Archive for August, 2014

Companies A & B, 3110th Signal Service Battalion Deploy to Valognes

August 25, 2014

When Company A with Felix A. Cizewski deployed to Normandy Companies A & B remain in southern England providing communications support for the liberation of Normandy.

Seventy years ago on August 24, 1944, Companies A & B crossed the La Manche (the English Channel) to Utah Beach in LCI(L)-417 (Landing Craft Infantry [Large}).

Six days earlier Company C had left Tamerville for redeployment to Cherbourg.

Another Tamerville Liberator
ray
Charles Raymond (Ray) Davidson
1907 – 2004

Company A, 3110th Signal Service Battalion, Army Service Forces

Company A had about 200 men and officers responsible for operation, repair, and maintenance of telephone equipment.

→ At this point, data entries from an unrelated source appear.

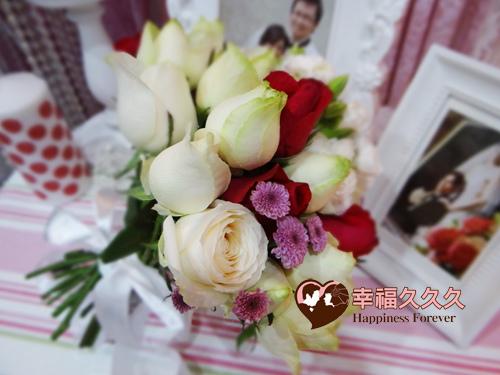 愛情魔力玫瑰捧花-1
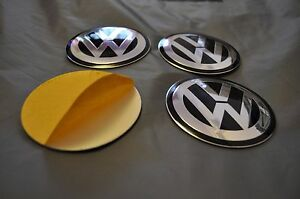 SET-of-4-metal-ALLOY-WHEELS-SELF-STICKERS-CENTER-CAPS-MANY-SIZES-VW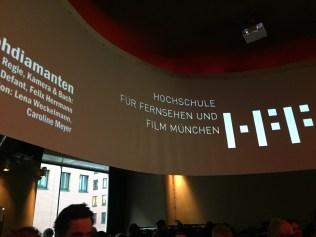Empfang meiner ehemaligen Hochschule, der Hochschule für Fernsehen und Film München, in der Nähe des Potsdamer Platzes. Was für eine tolle Gelegenheit für ein Wiedersehen mit sehr netten und spannenden Menschen!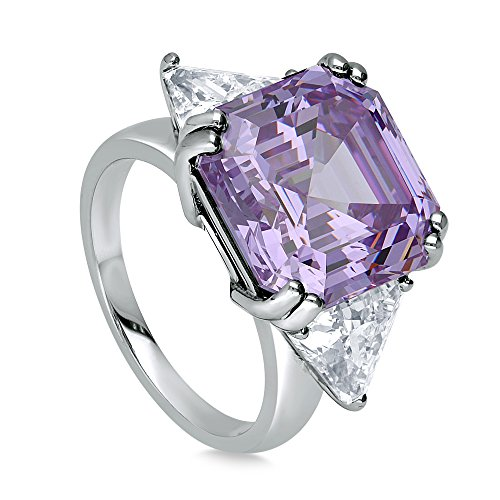 BERRICLE Rhodium Plated Sterling Silver Purple Asscher Cut Cubic Zirconia CZ Statement 3-Stone Cocktail Anniversary Fashion Right Hand Ring Size 6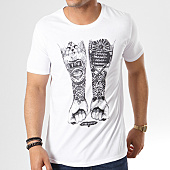 /achat-t-shirts/swift-guad-tee-shirt-tatoo-blanc-139640.html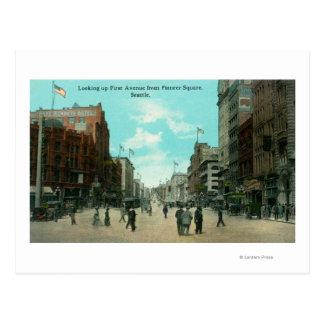 Primera opinión de la avenida de la avenida tarjeta postal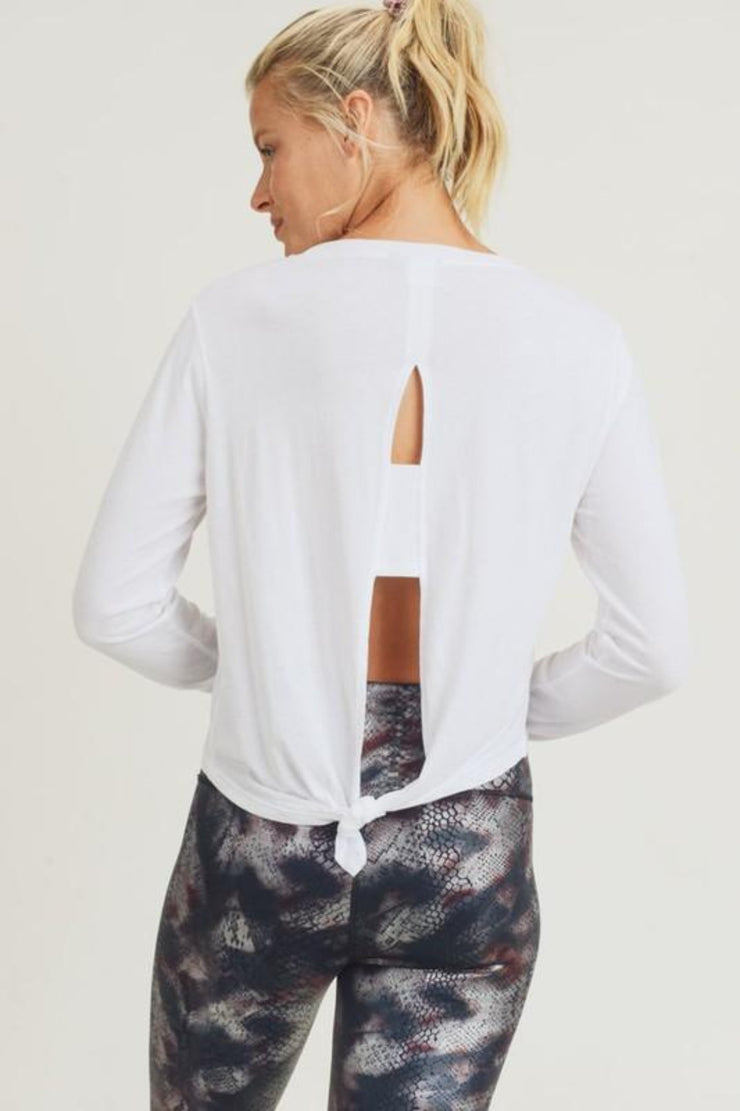 Mono B | Tie Cutout Top | White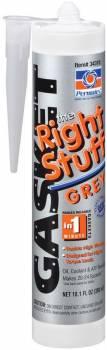 Permatex - Permatex Right Stuff Gasket Maker 10oz Tube Grey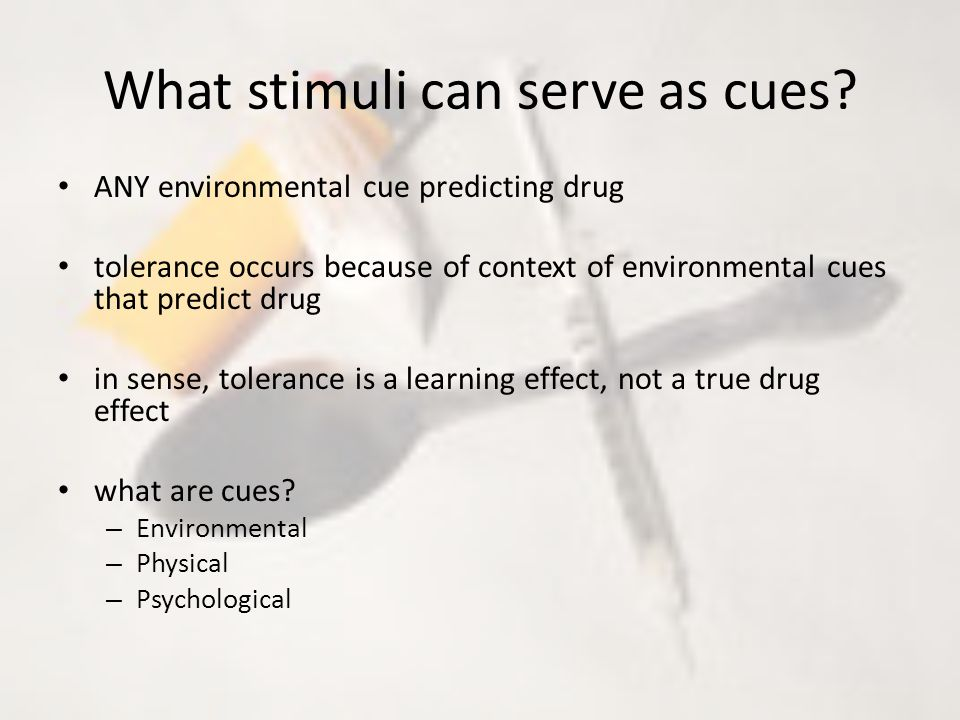 What stimuli can serve as cues.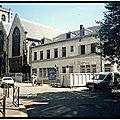 Rue Jacques Villon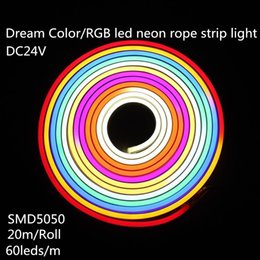 Wholesale 24v Neon - Dream Color DC24V Neon Rope Light Led Neon Flex Rope Light RGB SMD5050 Flexible LED Strip Lights 60leds m 20m roll IP65 Waterproof
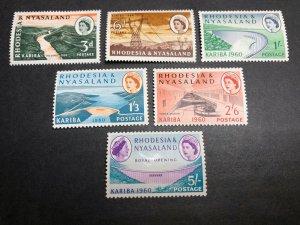 Rhodesia & Nyasaland Scott 172-77 Mint OG CV $20.30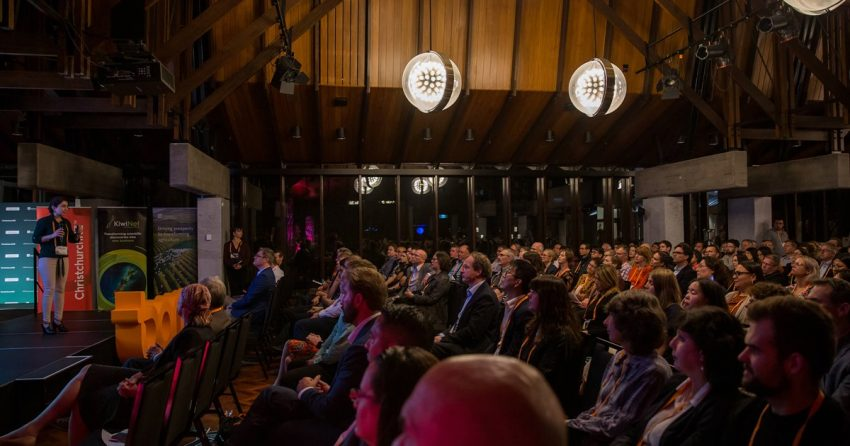 Wednesday, 12 May 2021                                                                                                                                      New innovations to fuel the future of NZ's food, fibre and agritech sector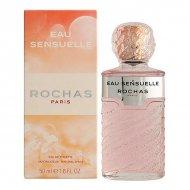 Dámský parfém Eau Sensuelle Rochas EDT - 100 ml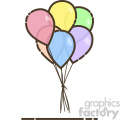 Balloons flat vector icon design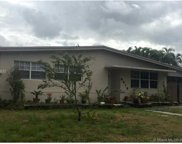6814 NW 15th St, Plantation image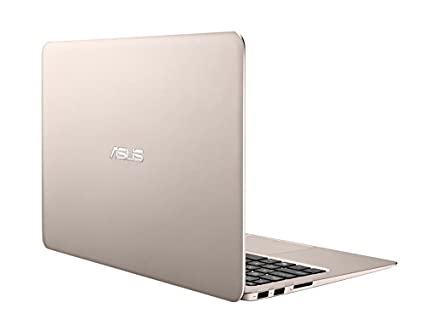 Asus-UX305UA-FB011T-Laptop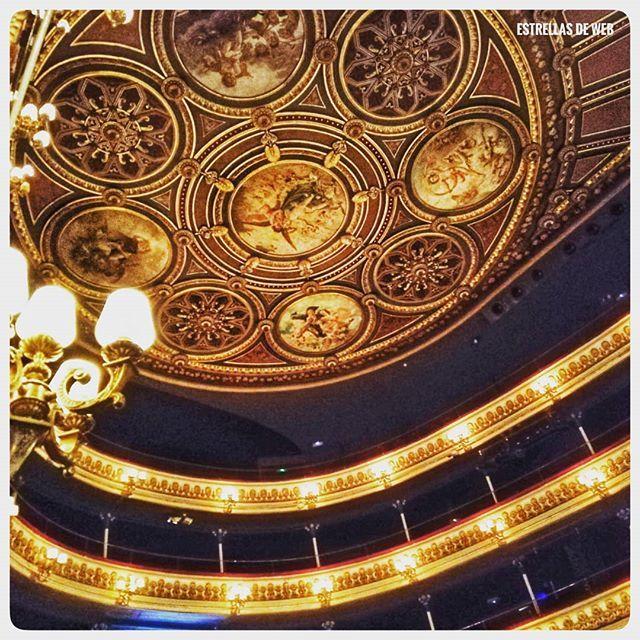 Esperando el comienzo de la función el tiempo pasa más rápido contemplando el maravilloso techo del Teatro Principal 😊😊 Por el contrario horrorosa y peligrosa la distribución de las nuevas butacas 🤪🤪 Como lo ves?? . . . #teatro #teatroprincipal #techo #estrellasdeweb  168/365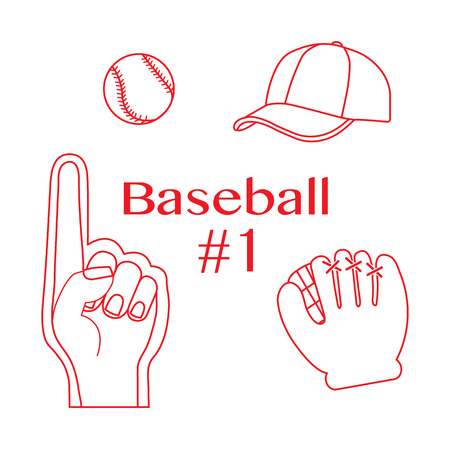 Vector illustration with baseball foam finger, ball, cap, glove. Sports background. Design for banner, poster or print.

Company B was responsible for the operation, repair, and maintenance of teletype and cryptographic equipment (cipher machines).

In a letter home, Ray Davidson described being bivouacked in an apple orchard.

He states that rather than work in the Valognes communications facilities, they were temporarily bivouacked until their deployment to Paris on September 5.

He observed that “some of the …towns and countryside around here…might have seen some action at one time or other”

The Army Service Forces headquarters and faculties were moving from Normandy to recently liberated Paris.


For more information:

Northern France Campaign: Includes details of the 3110th Signal Service Battalion’s service in Normandy.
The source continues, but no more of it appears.